I could give a hundred specific, real-life examples of this experience of mine, but it’s also true on the grander scale of the history of ideas. Freeing ourselves of the weight of God sounds wonderful, but it also deprives us of a shield against the meaninglessness of human existence that stares us in the face every time we look honestly at cosmic history. Levi-Strauss observed in Tristes Tropiques that “the world began without the human race, and will certainly end without it,” a statement whose melancholy is a symptom of the attitude Gabriel Marcel describes in the following analysis by de Lubac:
The “objective” world, in its most restrictive sense, is taken to be the totality of what is real, which constitutes a first impoverishment; and human reality is treated like the most inert of these “objects” to which it is assimilated. In this adolescent crisis, the essential new searches for the interior man are repulsed for a time, confused as they are with subjectivist maladies and distortions of interiority. At the same time, the intoxication of the future causes the loss of that sense of being to which one philosopher recently tried, with so much reason, to lead us. “Western man,” said Gabriel Marcel, “behaves officially more and more as if what I have called the higher soul were a survival, the useless relic of a fossil species.”

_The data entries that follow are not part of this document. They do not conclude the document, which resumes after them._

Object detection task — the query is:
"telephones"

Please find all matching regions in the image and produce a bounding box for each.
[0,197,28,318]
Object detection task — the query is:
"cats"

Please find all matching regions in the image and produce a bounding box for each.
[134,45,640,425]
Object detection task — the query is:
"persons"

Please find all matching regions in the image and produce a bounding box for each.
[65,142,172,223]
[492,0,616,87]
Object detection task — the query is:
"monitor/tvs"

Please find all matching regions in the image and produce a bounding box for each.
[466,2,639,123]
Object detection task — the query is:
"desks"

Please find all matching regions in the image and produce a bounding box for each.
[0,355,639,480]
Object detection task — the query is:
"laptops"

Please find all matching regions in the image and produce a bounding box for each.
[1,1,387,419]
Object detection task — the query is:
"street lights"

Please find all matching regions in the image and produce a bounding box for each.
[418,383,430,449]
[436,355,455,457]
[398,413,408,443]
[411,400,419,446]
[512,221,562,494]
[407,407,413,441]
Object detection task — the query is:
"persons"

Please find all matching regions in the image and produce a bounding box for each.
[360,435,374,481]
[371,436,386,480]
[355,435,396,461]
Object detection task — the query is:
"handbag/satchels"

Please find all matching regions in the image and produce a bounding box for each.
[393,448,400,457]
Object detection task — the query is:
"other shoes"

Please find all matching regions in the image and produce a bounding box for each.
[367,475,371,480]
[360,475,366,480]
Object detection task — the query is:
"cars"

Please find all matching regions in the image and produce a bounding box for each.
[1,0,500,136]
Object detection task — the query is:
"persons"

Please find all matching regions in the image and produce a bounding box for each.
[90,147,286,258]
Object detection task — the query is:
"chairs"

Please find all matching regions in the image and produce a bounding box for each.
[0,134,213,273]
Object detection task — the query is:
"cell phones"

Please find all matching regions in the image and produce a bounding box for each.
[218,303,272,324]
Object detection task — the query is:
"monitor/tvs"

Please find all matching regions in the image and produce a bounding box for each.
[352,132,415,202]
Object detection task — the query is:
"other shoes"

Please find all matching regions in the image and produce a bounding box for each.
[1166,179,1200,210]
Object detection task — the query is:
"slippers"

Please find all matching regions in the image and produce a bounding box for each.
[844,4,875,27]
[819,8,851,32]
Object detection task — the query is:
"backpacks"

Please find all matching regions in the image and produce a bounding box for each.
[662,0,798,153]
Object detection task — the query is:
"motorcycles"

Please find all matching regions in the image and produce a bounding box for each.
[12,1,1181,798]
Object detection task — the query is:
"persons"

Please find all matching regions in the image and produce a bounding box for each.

The perpetual yet ultimately weak remark that looking up at the stars and finding them beautiful — finding them, even, a sign of God’s creative genius — is proof that Christian spirituality can be “scientific” is no longer a sufficient rejoinder to the hard claims of modern science. More damningly for the Christian, though, it is not even enough to justify his own theological hopes, given that the universe stares back at him from the perspective of Voyager 1 and sees little more than the pale, blue dot famously described by Carl Sagan. For people in my office, it is often enough to have any Christianity at all, to supplant and purify with reason the naive superstitions they’ve grown up with. For human history, though, a far sharper and more rarefied Christianity needs to emerge. If popular theology doesn’t step up to the plate and address modern science, shrewdly, in its own language and on its own terms — even if that means admitting where theology has gone wrong — then I fear that an apocalyptic funk submerged beneath the surface of the positivist venture will bubble up and spread over all modernity like oil over the Gulf.